To force more homeless people into treatment, Proposition 1 supporters point out that two recent reforms have been phased in across the state.

The first is CARE Court, a new program that allows health care professionals, family members and others to petition judges to order certain homeless people into mental health programs. The second is a state law that took effect this year changing foster care rules to force more homeless people unable to provide for their basic needs into involuntary care.

What are the arguments against Prop. 1?

Disability rights groups argue that the measure and accompanying mental health reforms represent a potentially dangerous regression to the inhumane forced treatment of the past.

Some taxpayer groups say issuing new bonds would inevitably lead to wasteful spending and burden the state with more unsustainable debt as it already struggles to balance its budget.

At the same time, local officials worry that changes to Mental Health Services Act funding could force cuts to some existing county mental health programs and staff.

Susan Ellenberg, president of the Santa Clara County Board of Supervisors, worries that less money for programs to treat residents’ mental health disorders before they become serious could hinder the county’s efforts to prevent homelessness. She also said the changes would require the county to give up $9 million to support state programs.

Who supports the measure?

Proposition 1 has won support from various business, labor, construction and health care groups, including the Service Employees International Union and Kaiser Permanente. As of January 24, supporters had reported raising more than $16 million in campaign contributions, while opponents had raised just $1,000.
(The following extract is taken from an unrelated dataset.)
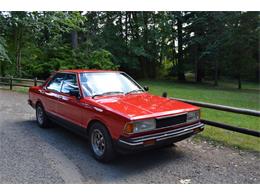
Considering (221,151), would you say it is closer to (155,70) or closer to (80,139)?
(80,139)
The measure appears to have early voter support, with 68% in favor, according to a December poll by the Public Policy Institute of California. Proposition 1 needs a simple majority to pass.

Alison Monroe, of Alameda County Families Advocating for the Seriously Mentally Ill, said the move may have saved Diana Staros, who she cared for as a teenager, from overdosing at an East Oakland laundromat last year at age 28.

Staros was living in a residential home in Oakland when he died. Monroe believes Staros needed more intensive treatment for schizophrenia in a closed-door facility, but she said few such options were available in Alameda County.

“She probably wouldn’t have favored it at all and said it’s closing,” Monroe said, “but at least she’d be alive.”